26 de febrero de 2019
por Grace Jauwena
¿Te apetece comer postres? Quizás lo escribí al revés. ¿Te sientes estresado? Antes de buscar el snack más cercano para satisfacer tu antojo, considera la idea de que ¡podrías tener sed! Es cierto: los estudios han demostrado que los antojos son una forma en que nuestro cuerpo nos señala que está deshidratado. Un simple vaso de agua eliminará el antojo. A mí me ha funcionado.
Sin embargo, no siempre es el caso. Los antojos de comida y los hábitos alimenticios pueden tener una causa más profunda: el estrés. No siempre comemos solo para satisfacer el hambre, sino por deseo. Para muchos de nosotros, la comida es una fuente de consuelo, alivio e incluso un mecanismo de afrontamiento cuando estamos bajo estrés o experimentamos emociones negativas como la soledad, la tristeza y el aburrimiento.
Constantemente llenando, pero nunca satisfaciendo
Cuando comes por estrés, te distraes temporalmente de tus emociones negativas. El problema es que el mismo problema inicial existe después de que terminas tu comida. ¿Puedes cambiar tus sentimientos hacia la comida? Comencemos por identificar qué es la alimentación emocional.

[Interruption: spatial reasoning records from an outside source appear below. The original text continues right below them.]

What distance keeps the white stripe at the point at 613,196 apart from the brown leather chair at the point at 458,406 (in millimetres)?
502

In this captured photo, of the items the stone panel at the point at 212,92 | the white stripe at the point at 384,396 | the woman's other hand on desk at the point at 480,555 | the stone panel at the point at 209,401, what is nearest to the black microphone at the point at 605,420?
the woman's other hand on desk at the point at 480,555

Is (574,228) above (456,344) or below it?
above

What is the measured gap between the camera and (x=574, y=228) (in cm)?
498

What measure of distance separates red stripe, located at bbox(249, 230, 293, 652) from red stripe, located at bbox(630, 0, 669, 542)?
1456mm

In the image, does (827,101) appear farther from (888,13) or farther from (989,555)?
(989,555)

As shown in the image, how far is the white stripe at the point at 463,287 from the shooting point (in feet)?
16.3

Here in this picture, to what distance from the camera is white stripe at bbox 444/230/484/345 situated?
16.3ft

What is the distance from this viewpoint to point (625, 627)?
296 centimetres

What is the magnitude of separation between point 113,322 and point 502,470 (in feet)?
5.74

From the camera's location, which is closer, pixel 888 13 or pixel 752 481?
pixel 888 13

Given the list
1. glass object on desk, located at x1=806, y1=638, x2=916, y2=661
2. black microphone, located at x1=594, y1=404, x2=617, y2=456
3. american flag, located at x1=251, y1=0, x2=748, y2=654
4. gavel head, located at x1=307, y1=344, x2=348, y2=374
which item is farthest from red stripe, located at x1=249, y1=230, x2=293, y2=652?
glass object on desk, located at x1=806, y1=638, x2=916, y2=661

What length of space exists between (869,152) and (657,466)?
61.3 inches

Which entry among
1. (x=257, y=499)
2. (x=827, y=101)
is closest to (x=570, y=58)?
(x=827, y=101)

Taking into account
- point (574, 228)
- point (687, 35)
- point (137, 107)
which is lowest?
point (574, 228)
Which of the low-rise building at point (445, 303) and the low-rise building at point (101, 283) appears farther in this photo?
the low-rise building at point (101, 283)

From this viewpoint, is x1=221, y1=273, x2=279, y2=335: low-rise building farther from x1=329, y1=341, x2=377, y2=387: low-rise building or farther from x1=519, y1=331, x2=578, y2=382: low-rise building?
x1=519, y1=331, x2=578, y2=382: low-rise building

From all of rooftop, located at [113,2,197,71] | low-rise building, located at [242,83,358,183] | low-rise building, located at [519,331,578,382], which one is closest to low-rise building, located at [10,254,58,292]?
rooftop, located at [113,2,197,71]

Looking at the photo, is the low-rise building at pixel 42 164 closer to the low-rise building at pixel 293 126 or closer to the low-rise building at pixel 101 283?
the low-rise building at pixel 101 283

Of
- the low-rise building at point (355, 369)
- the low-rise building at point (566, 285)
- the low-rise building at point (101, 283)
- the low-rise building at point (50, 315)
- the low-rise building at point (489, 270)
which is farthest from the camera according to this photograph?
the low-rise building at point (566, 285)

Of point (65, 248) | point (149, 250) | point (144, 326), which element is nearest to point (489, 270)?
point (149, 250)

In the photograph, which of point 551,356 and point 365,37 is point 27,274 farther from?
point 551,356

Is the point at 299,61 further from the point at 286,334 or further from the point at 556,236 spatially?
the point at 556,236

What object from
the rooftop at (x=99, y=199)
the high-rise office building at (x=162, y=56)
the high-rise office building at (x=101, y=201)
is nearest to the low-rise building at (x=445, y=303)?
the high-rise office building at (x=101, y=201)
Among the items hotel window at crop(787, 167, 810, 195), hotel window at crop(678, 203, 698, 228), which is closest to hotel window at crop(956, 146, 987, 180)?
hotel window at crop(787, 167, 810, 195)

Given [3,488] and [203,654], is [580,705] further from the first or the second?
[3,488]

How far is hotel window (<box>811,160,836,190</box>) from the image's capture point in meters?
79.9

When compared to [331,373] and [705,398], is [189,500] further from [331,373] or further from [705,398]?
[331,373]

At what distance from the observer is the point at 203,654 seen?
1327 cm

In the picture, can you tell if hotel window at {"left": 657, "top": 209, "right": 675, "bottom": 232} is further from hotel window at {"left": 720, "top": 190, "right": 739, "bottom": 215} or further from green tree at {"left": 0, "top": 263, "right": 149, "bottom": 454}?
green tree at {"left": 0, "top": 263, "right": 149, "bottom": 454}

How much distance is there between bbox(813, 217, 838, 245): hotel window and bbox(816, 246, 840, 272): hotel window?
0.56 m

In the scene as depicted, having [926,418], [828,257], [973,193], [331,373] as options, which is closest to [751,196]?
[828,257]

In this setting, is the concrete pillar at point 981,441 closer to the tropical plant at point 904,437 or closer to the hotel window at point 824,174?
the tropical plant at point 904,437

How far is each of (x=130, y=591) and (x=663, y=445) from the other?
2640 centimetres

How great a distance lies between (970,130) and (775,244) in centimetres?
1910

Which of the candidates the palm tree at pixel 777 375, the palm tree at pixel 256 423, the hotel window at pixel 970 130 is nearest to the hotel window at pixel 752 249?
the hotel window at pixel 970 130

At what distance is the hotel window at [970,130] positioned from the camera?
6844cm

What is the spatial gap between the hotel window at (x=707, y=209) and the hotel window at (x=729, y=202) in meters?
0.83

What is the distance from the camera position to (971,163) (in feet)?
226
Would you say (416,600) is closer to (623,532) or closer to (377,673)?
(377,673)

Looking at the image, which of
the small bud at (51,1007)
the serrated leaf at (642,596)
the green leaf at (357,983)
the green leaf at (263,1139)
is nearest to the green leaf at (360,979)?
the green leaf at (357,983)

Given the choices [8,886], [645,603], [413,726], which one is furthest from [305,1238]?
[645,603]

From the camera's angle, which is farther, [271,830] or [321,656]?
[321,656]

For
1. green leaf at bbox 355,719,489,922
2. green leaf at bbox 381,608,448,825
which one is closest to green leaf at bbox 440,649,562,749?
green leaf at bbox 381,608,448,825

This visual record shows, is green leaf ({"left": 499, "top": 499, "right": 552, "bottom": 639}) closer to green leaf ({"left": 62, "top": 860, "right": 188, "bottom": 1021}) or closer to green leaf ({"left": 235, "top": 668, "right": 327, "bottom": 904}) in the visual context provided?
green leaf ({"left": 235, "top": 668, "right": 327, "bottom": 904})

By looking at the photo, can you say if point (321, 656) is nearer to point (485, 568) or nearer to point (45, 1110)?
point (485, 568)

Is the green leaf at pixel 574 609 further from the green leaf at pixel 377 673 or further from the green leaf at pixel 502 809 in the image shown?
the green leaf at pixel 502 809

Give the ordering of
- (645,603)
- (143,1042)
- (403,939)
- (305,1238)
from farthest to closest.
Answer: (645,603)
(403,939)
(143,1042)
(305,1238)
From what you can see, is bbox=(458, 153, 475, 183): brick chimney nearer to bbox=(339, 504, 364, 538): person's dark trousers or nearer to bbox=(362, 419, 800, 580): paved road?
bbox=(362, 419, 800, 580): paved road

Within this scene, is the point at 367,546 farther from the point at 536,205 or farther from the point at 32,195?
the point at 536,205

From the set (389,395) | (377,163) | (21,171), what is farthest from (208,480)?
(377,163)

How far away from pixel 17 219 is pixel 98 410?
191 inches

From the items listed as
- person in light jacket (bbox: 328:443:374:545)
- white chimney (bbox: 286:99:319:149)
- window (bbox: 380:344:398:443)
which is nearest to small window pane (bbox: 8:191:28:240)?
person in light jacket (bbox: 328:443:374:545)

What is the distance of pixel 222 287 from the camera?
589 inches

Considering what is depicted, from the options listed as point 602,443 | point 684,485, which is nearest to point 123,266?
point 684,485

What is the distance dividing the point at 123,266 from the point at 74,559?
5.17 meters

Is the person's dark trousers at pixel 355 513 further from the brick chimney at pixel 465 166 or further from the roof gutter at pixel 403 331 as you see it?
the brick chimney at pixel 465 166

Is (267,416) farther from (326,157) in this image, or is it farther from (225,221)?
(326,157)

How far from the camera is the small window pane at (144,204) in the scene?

¿Qué es la alimentación emocional?

La alimentación emocional también puede definirse como “alimentación por estrés”. La comida satisface una necesidad que va más allá de calmar el hambre. La comida realmente nos hace sentir mejor. Postres, comida para llevar, comida rápida y pizza… estos son alimentos comunes que la gente consume para satisfacer el “hambre” emocional.
Las razones comunes para recurrir a la comida como un mecanismo de afrontamiento son:
- Soledad
- Ira
- Exhausto
- Aburrimiento
- Estrés
- Vacío
¿Eres un comedor por estrés?
Es posible que seas un comedor por estrés sin saberlo. Sin embargo, a continuación se presentan algunas formas de reconocer las señales y tomar control de tu salud.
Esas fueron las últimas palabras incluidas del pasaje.